* _What you should do_
Reproduce every line of the data below verbatim, with no alterations.

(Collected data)
** BEGIN **

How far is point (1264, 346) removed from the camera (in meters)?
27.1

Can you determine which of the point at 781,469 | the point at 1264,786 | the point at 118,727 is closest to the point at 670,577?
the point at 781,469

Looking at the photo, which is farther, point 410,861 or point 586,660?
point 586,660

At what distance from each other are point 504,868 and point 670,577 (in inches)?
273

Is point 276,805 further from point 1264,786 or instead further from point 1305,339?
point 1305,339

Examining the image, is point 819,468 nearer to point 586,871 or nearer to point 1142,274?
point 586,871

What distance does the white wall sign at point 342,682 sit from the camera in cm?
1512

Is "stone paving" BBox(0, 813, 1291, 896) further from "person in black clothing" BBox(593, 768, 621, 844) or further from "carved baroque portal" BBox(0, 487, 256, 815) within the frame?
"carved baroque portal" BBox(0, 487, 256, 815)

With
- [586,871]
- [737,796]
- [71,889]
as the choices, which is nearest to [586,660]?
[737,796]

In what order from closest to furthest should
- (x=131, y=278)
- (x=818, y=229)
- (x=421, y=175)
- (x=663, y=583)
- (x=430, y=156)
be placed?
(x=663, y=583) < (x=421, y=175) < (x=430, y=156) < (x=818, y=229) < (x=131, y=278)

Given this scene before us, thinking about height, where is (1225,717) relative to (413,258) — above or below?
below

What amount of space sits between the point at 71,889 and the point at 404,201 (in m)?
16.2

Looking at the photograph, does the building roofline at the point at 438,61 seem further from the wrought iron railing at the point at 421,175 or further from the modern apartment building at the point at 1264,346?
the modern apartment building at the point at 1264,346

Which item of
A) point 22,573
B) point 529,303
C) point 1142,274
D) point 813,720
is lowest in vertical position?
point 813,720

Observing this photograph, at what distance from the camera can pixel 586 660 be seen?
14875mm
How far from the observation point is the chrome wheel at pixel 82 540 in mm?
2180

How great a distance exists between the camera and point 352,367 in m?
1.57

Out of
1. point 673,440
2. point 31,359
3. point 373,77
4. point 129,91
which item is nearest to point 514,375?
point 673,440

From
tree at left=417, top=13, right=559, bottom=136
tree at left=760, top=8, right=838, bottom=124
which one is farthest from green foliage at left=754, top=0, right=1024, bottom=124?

** END **

* _Reply_
How far is point (1264, 346) removed from the camera (in meters)?
27.1

Can you determine which of the point at 781,469 | the point at 1264,786 | the point at 118,727 is closest to the point at 670,577?
the point at 781,469

Looking at the photo, which is farther, point 410,861 or point 586,660?
point 586,660

At what distance from each other are point 504,868 and point 670,577 (in inches)?
273

Is point 276,805 further from point 1264,786 or instead further from point 1305,339?
point 1305,339

Examining the image, is point 819,468 nearer to point 586,871 or nearer to point 1142,274?
point 586,871

What distance does the white wall sign at point 342,682 sit from the camera in cm?
1512

Is "stone paving" BBox(0, 813, 1291, 896) further from "person in black clothing" BBox(593, 768, 621, 844) or further from "carved baroque portal" BBox(0, 487, 256, 815) within the frame?
"carved baroque portal" BBox(0, 487, 256, 815)

With
- [586,871]
- [737,796]
- [71,889]
as the choices, which is nearest to [586,660]?
[737,796]

In what order from closest to furthest should
- (x=131, y=278)
- (x=818, y=229)
- (x=421, y=175)
- (x=663, y=583)
- (x=430, y=156)
be placed?
(x=663, y=583) < (x=421, y=175) < (x=430, y=156) < (x=818, y=229) < (x=131, y=278)

Given this scene before us, thinking about height, where is (1225,717) relative to (413,258) — above or below?
below

What amount of space sits between the point at 71,889 and the point at 404,201 (in m)?
16.2

Looking at the photograph, does the building roofline at the point at 438,61 seem further from the wrought iron railing at the point at 421,175 or further from the modern apartment building at the point at 1264,346?
the modern apartment building at the point at 1264,346

Which item of
A) point 22,573
B) point 529,303
C) point 1142,274
D) point 813,720
is lowest in vertical position?
point 813,720

Observing this photograph, at what distance from the camera can pixel 586 660 be seen?
14875mm
How far from the observation point is the chrome wheel at pixel 82 540 in mm?
2180

How great a distance exists between the camera and point 352,367 in m?
1.57

Out of
1. point 673,440
2. point 31,359
3. point 373,77
4. point 129,91
which item is nearest to point 514,375?
point 673,440

From
tree at left=417, top=13, right=559, bottom=136
tree at left=760, top=8, right=838, bottom=124
which one is farthest from green foliage at left=754, top=0, right=1024, bottom=124?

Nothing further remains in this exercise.